Titagarh said wagon orders were finalized only in May. Consequently, the company began executing orders only in June-end, implying a weak fiscal first quarter for the wagons and coaches division. This division’s revenues fell by 20% from a year ago. Still, both Titagarh and Texmaco managed to grow their revenues by a handsome 20% and 93%, respectively, but this was chiefly due to new accounting rules which boosted other income. Expectedly, investors attached little importance to this.
Titagarh shares fell sharply after the results announcement, while Texmaco gave up post-results gains in subsequent trades. While the stocks regained positive momentum this week, they are still far lower from their January levels. A mix of factors is weighing on them.
One is the quantum of orders. Wagon tenders from the railways remain limited, reconfirming the Street view that the railways’ decongestion plan is seeing higher spends on construction of new lines in the initial phase. “Against the requirement for 2016-17, the railways after several rounds of negotiation over the pricing of wagons tendered, finally placed orders for 1,338 wagons only on the company in May 2016,” adds Texmaco. Titagarh managed more orders at 2,118. But limited tenders and high competition means concerns on profitability of such tenders remain.
Through organic and inorganic routes, the companies have broadened their service offerings. Texmaco, for instance, gained exposure to rail electrification and track laying services, and prospects for these businesses are looking up.
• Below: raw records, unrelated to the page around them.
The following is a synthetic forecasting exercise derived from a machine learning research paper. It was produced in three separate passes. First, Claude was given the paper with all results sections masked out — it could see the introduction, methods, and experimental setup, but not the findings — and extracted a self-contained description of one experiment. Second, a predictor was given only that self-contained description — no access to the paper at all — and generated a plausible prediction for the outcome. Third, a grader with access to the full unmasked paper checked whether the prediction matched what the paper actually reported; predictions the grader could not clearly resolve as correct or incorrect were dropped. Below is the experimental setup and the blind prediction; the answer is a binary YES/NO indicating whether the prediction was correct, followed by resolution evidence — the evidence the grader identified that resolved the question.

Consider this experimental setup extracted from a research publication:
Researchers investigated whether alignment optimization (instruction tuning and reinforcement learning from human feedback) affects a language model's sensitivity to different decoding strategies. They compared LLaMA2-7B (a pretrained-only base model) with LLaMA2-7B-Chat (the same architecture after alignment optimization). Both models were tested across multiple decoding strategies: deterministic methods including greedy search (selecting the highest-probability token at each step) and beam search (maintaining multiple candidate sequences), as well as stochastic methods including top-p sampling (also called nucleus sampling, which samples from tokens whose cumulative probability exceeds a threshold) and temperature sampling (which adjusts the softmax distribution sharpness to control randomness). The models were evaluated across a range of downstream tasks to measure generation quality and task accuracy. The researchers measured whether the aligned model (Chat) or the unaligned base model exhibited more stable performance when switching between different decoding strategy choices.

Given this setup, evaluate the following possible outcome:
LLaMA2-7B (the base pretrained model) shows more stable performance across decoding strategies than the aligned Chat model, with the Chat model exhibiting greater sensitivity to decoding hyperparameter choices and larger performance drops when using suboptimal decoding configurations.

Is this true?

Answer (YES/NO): NO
But in the same breath, its management remained non-committal about sustainability or improvement of margins from the June quarter due to “difficult” market conditions, in an interview to CNBC-TV18.
This sums up the rolling stock manufacturers’ situation. Wagon tenders remain few and intense competition can put undue pressure on margins. While the stocks are reflecting these concerns—both lost a quarter of their value so far this year—the June quarter results show the rail business is yet to gather steam.